The NDRC probe drew in almost all the leading international formula makers operating in China, including Nestle, Mead Johnson, Danone, FreislandCampina, Abbott Laboratories and Japan’s Meiji. Hong Kong-listed Biostime and Chinese firm Beingmate were also examined by the regulator. The eight companies were found guilty of various forms of price resale maintenance and the combined ticket handed out was the largest in China’s anti-trust history.
The reputation of international brands was dealt a further blow this week, when Danone’s Dumex brand was charged with bribing hospital employees to promote its products to the parents of newborn babies.
Perhaps more significant for the prospects of international infant formula manufacturers is Fonterra’s recent botulism scare. The group recalled a batch of whey powder concentrate after tests revealed that it was contaminated with a bacteria that can cause botulism. The recall led to further consumer-facing recalls from Danone and Abbott Laboratories.

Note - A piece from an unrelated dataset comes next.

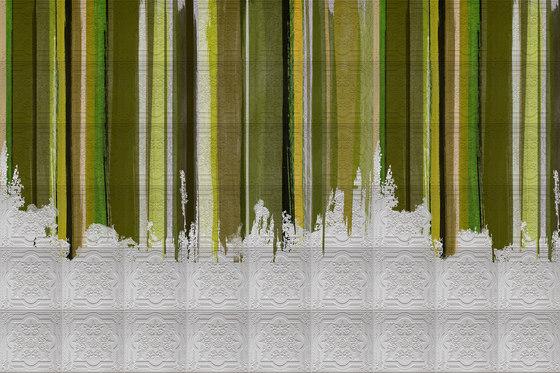 Classic Color di INSTABILELAB | Quadri / Murales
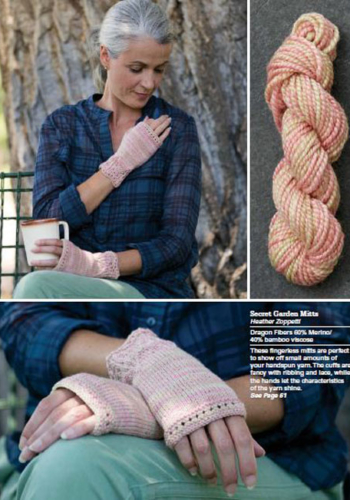 Secret Garden Mitts by Heather Zoppetti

While the recall turned out to be a false alarm – and Fonterra acted quickly to contain the situation – it comes at a time when competition is intensifying in the Chinese dairy sector and may have gone some way to knocking international manufacturers off their pedestal. Indeed, the damage could have come at a key time in the development of dairy consumption patterns in China.
The race is on to offer Chinese consumers with safe, trustworthy dairy products and Huishan clearly intends to play a significant part in this.
Detailing its plans for the proceeds, the company provided a clear statement of intent.
Huishan plans to use about 34% of the proceeds to build 45 new dairy farms over the next three years; 17% will be used to grow the firm’s dairy herd and import 75,000 heifers from Australia or New Zealand; and 11% will be used to build a milk powder plant with output capacity of 33,000 tonnes a year.
Huishan has therefore set out an ambitious growth trajectory – and one that has received the backing of investors who have bought into the company’s strategic vision.